On the methodological front, the selected papers represent a variety of methodological approaches to the study of t-government. This diversity in methods has been called for to guarantee a comprehensive and balanced coverage of t-government issues. We have chosen not to classify the methods used in t-government research because of the lack of an organizing framework for such research.

With regard to the first theme, almost all of the papers that tackled the transformational environment, including the ones that have been accepted, as well as those that were not, dealt with acceptance, usage, the digital divide, behavior intentions, etc. using conventional models like the TAM, for instance. This gave the editors little leeway to offer a variety of approaches on this issue, and our selection was rather based on the variety of perspectives and levels of analysis used. This warrants future research on social transformation. A thorough review of work undertaken by public administration scholars, public policy analysts, political scientists, and democracy theorists holds a large promise to infuse much needed value-added to the narrower IT rationalist perspective that has so far predominated and best represented by models like the TAM.

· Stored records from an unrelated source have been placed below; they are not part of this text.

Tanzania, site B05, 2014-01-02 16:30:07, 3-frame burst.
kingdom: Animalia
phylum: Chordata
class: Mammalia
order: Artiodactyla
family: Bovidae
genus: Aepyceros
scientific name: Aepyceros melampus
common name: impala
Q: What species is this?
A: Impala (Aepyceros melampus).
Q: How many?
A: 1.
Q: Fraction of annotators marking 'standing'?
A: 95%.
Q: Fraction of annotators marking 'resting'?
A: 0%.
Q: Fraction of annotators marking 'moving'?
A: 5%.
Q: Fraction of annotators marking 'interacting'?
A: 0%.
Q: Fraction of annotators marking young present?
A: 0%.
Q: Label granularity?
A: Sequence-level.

An embedded case study was used in the paper on the transformational model and relied on an interpretive approach. As mentioned earlier, the largest gap in the t-government research is situated at the level of models for the transformational government. In many cases, including some for the papers that have been accepted here, transformational is confused with transformation and leads to a consideration of the outcome of t-government as being transformational rather than transformation being a dynamic characteristic of e-government itself, hence the transition from e to t-government. Research is needed to identify a number of core transformational models; one of which being innovation driven t-government. Drawing from the literature on information systems, one might suggest promising research niches for developing needed transformational models. Supply-chain management, for instance, could very well be tapped into to provide both the organizational and theoretical underpinnings for t-government business models (cf. CitationMillard, 2003). CitationNorman (2006) in his acerb critique of the U.K. t-government strategy has strongly argued that t-government had to inevitably find its way by aligning with models that have been perfected by the private sector. Though we would not fully subscribe to his worldview, we are nonetheless in agreement that some though not all models of t-government are already in existence in the private sector and public administration should slowly move to adapt them. However, one has to keep in mind that transformation is multifaceted and that business models have to be tempered by non-business requirements deriving from the nature of t-government as a vehicle for public service. Inevitably, one has to contend with public value, social capital, and the like.

Finally, we hope you will enjoy reading this Special Issue of EJIS and will find it interesting and thought provoking.